The real tragedy is that a deal was possible. The JCPOA, for all its flaws, was a workable framework. It was not perfect. No diplomatic agreement ever is. But it was better than the current vacuum, which invites precisely the kind of brinkmanship we see today. The Trump administration tore it up without a plan B, believing that maximum pressure would force Iran to capitulate. Instead, they have emboldened the hardliners in Tehran and alienated our European allies. It is a masterclass in how to turn a diplomatic victory into a strategic defeat.
As an intellectual, I cannot help but see this as a symptom of a broader decadence in Western statecraft. We have lost the ability to think in terms of decades and centuries. Our leaders are addicted to the 24-hour news cycle, to the quick fix, to the poll boost. We have forgotten that diplomacy is not about winning or losing but about managing relationships over time. The Persians remember. The Chinese remember. Even the Russians remember. We, in our arrogance, have forgotten.
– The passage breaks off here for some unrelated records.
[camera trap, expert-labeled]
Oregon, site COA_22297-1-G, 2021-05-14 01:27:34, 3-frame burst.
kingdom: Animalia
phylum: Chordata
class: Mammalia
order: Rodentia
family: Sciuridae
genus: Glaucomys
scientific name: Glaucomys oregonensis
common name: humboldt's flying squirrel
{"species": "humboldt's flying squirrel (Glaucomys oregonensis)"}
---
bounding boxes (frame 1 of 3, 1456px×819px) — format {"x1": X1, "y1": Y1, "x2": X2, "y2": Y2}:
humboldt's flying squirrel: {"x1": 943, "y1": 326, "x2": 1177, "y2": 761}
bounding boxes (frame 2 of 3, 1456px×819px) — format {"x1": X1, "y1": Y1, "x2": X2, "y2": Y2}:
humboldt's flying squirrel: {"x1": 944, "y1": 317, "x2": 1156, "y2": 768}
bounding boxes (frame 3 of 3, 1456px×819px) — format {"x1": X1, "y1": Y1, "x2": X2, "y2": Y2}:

The irony is that Trump, the self-proclaimed dealmaker, has produced a mess that will take years to clean up. The Iranians will now demand even more concessions, and we will have to give them, because the alternative is a nuclear arms race in the most volatile region on earth. The British government, earnest but impotent, will continue to urge clarity. But clarity will not come from Tehran, nor from Washington. It will come only when we rediscover the virtues of patience and subtlety, qualities as unfashionable today as they were in the court of Cyrus the Great.